## What is needed:
Set down exactly the lines that run from the line with "common name: spotted hyena" to the end of the data, and nothing else.

## Material shown:
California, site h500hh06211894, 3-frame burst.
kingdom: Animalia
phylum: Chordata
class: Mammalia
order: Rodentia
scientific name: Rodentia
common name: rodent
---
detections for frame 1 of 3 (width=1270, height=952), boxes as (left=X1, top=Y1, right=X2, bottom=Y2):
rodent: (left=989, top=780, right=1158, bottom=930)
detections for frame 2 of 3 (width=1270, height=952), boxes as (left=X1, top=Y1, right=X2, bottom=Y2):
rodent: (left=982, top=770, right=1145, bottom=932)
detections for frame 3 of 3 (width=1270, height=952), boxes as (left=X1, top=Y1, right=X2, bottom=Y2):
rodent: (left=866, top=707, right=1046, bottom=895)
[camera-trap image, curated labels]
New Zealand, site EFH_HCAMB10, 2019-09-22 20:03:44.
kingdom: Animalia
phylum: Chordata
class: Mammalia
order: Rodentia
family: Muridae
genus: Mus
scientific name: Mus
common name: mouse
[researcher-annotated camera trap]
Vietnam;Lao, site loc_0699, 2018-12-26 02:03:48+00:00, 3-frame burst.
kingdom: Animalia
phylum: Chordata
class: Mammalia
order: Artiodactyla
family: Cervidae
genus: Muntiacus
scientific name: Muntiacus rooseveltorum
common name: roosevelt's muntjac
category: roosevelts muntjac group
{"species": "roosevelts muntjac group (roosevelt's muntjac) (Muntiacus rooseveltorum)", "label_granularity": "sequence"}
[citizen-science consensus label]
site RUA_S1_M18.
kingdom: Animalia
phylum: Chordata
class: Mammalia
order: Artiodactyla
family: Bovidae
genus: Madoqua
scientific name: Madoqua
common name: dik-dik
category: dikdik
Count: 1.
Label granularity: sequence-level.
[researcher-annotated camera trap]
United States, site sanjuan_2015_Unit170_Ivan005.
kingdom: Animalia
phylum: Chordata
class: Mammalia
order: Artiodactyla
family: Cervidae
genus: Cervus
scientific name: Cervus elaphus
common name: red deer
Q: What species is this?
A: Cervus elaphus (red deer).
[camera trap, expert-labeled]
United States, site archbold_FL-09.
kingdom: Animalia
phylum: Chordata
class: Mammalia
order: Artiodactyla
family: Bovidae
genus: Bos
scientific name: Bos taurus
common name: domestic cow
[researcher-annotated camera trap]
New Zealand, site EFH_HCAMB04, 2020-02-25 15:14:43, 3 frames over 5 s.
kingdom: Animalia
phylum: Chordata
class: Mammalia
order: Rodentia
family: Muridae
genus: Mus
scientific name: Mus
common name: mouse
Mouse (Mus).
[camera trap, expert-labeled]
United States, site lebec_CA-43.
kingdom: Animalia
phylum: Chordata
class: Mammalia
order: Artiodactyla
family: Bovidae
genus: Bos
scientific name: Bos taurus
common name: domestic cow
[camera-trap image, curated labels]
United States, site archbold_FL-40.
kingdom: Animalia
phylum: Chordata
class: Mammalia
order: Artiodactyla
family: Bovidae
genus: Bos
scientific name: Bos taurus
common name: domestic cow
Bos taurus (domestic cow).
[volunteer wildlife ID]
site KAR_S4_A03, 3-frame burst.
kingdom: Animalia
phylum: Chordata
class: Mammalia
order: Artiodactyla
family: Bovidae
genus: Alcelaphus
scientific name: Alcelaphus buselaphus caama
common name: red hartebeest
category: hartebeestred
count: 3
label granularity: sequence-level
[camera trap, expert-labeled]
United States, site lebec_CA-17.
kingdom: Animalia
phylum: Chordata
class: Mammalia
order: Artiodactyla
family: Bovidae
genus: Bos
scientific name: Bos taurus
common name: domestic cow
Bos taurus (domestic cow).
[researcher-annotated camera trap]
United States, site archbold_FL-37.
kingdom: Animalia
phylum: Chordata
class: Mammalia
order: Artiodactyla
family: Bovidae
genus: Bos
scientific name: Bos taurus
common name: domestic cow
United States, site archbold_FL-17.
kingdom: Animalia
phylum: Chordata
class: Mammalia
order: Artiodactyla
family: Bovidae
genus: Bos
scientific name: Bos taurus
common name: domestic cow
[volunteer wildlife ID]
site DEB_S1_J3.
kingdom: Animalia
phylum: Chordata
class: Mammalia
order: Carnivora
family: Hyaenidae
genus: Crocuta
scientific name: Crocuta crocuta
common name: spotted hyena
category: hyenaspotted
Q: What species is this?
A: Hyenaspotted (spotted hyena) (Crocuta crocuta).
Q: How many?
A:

## Exercise response:
common name: spotted hyena
category: hyenaspotted
Q: What species is this?
A: Hyenaspotted (spotted hyena) (Crocuta crocuta).
Q: How many?
A:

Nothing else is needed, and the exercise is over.